What to work on |
Repeat each entry. Keep every line exactly as it is.

*****

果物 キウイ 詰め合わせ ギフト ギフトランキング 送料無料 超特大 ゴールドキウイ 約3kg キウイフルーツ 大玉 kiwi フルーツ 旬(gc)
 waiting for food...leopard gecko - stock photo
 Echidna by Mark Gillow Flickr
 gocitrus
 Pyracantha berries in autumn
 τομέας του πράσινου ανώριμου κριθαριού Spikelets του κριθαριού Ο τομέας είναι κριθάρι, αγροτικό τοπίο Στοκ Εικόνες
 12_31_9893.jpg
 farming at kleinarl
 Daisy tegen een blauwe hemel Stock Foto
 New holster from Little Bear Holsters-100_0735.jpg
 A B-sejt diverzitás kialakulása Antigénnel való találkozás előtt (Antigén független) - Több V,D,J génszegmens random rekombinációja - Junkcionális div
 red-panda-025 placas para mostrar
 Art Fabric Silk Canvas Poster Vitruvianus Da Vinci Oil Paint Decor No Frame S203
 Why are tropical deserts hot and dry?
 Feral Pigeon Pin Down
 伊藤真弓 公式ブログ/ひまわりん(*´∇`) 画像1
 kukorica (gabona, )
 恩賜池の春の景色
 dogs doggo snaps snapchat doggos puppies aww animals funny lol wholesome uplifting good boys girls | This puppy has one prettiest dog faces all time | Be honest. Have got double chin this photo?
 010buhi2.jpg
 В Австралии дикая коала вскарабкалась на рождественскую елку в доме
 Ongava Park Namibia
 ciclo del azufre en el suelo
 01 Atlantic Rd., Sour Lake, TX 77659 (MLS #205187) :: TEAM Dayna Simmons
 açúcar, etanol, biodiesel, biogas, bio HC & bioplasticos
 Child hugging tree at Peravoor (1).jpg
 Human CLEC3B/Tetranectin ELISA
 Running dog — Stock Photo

*****

Response box |
果物 キウイ 詰め合わせ ギフト ギフトランキング 送料無料 超特大 ゴールドキウイ 約3kg キウイフルーツ 大玉 kiwi フルーツ 旬(gc)
 waiting for food...leopard gecko - stock photo
 Echidna by Mark Gillow Flickr
 gocitrus
 Pyracantha berries in autumn
 τομέας του πράσινου ανώριμου κριθαριού Spikelets του κριθαριού Ο τομέας είναι κριθάρι, αγροτικό τοπίο Στοκ Εικόνες
 12_31_9893.jpg
 farming at kleinarl
 Daisy tegen een blauwe hemel Stock Foto
 New holster from Little Bear Holsters-100_0735.jpg
 A B-sejt diverzitás kialakulása Antigénnel való találkozás előtt (Antigén független) - Több V,D,J génszegmens random rekombinációja - Junkcionális div
 red-panda-025 placas para mostrar
 Art Fabric Silk Canvas Poster Vitruvianus Da Vinci Oil Paint Decor No Frame S203
 Why are tropical deserts hot and dry?
 Feral Pigeon Pin Down
 伊藤真弓 公式ブログ/ひまわりん(*´∇`) 画像1
 kukorica (gabona, )
 恩賜池の春の景色
 dogs doggo snaps snapchat doggos puppies aww animals funny lol wholesome uplifting good boys girls | This puppy has one prettiest dog faces all time | Be honest. Have got double chin this photo?
 010buhi2.jpg
 В Австралии дикая коала вскарабкалась на рождественскую елку в доме
 Ongava Park Namibia
 ciclo del azufre en el suelo
 01 Atlantic Rd., Sour Lake, TX 77659 (MLS #205187) :: TEAM Dayna Simmons
 açúcar, etanol, biodiesel, biogas, bio HC & bioplasticos
 Child hugging tree at Peravoor (1).jpg
 Human CLEC3B/Tetranectin ELISA
 Running dog — Stock Photo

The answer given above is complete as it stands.